After France's disastrous showing in their November internationals, the European Champions Cup restarts -- with Montpellier's trip to Glasgow on Friday -- as detractors debate the cause of the national team's malaise.
By anyone's standards, Les Bleus' autumn campaign was a catastrophe. Hammered by New Zealand, they also lost to a very poor South Africa side and drew with 2019 World Cup hosts Japan.
It left veteran coach Guy Noves with the unenviable record of 13 defeats and a draw from his 21 matches in charge -- the side's worst win-ratio in almost 50 years.
Critics have been foaming at the mouth to list the reasons behind the demise.
Heading the complaints is the state of the Top 14, France's elite division often touted as one of the world's most competitive, but obviously failing the national set-up as it stands.
Inadequate academies failing to produce quality youngsters, too many games, too many foreigners -- particularly in key positions -- too many club interests taking precedent over national ones.
"I'm well aware of the period we're going through," Noves told AFP. "I know some of the reasons for it but I don't really want to list them because otherwise they'll say I'm complaining."
Either way, it makes for familiar reading for followers of the French club game, and especially Montpellier and club president Mohed Altrad, the Syrian Bedouin-born French billionaire businessman who has managed to rub everyone in French club rugby up the wrong way.
Now coached by former Clermont and Scotland trainer Vern Cotter, it was formerly Jake White at Montpellier's helm, and the South African did not hesitate in waving Altrad's chequebook to sign up a host of compatriots.
- South African bolthole -
The current Montpellier squad boasts a whopping 13 South Africans as well as three Georgians, two Fijians, two New Zealanders, an Australian and a Portuguese international.
The logic is not difficult to see for the club owner.
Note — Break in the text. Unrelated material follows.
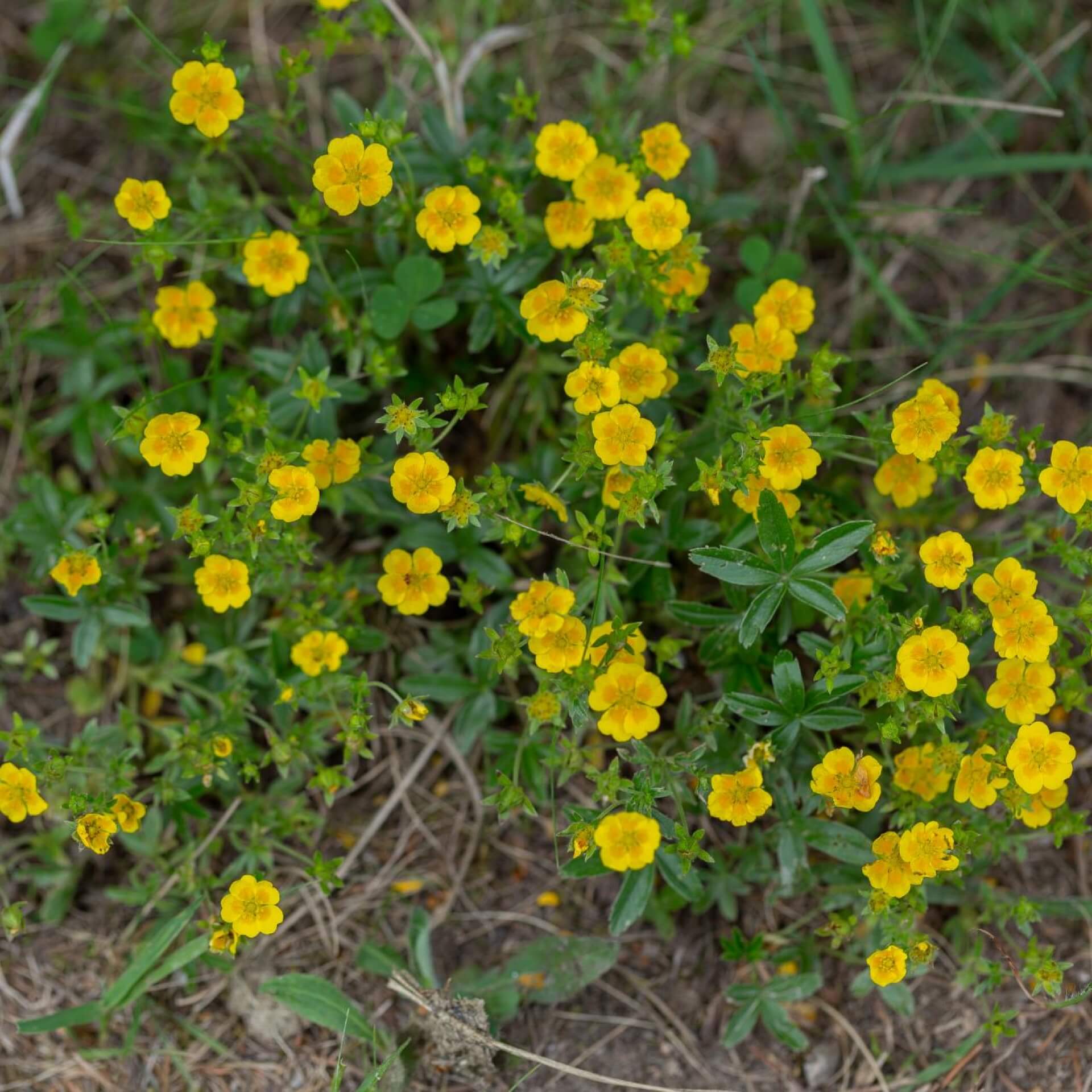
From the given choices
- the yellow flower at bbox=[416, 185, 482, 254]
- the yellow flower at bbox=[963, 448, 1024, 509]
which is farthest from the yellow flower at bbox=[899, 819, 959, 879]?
the yellow flower at bbox=[416, 185, 482, 254]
The fewer number of players absent on international duty makes for a more solid showing in the Top 14. Montpellier currently sit second, two points behind leaders La Rochelle, to whom they lost 26-14 last weekend.
The pressure is on for Friday's match at Glasgow, both teams having lost their opening two Pool 3 games and knowing that a victory is crucial to their chances of qualifying for the quarter-finals.
Montpellier did at least pick up three bonus points, whereas Glasgow have nothing to show for their efforts following defeats to three-time winners Leinster and English champions Exeter, who clash on Sunday.
"Up against half the Scotland team, if not more, it'll be an even tougher match," said Montpellier No.8 Kelian Galletier of Friday's trip.
"If we lose, the European Cup is over for us."
Despite being pointless, Glasgow coach Dave Rennie insisted his team haven't written off the competition.
"We'll put the best team out that we possibly can. Obviously, Europe is a bit of a sprint, being over six weeks instead of the 21 in the Guinness Pro14," the Kiwi said.
"We know we're in a tough pool, with Exeter leading in England, Montpellier leading in France and Leinster doing well in their conference."
Beyond Top 14 and European action, Altrad has found himself mired in an ugly affair involving French rugby federation president Bernard Laporte.
Altrad signed an agreement with Laporte's company to exploit the image of the former France coach, at the same time as Altrad's eponymous company became a jersey sponsor of the France XV.
Laporte has also been accused of helping to have reduced a fine imposed on Montpellier last season for a protest banner flown by their supporters. His intervention, which he said involved a phone call to offer a "political perspective", prompted seven members of the federation's appeals board to resign.
Laporte's contract with Altrad has since been withdrawn, but the alleged favouritism case was this week passed to the public prosecutor.
In the meantime, all eyes focus on an upturn in French fortunes on the pitch, starting with Altrad's team laden with foreigners.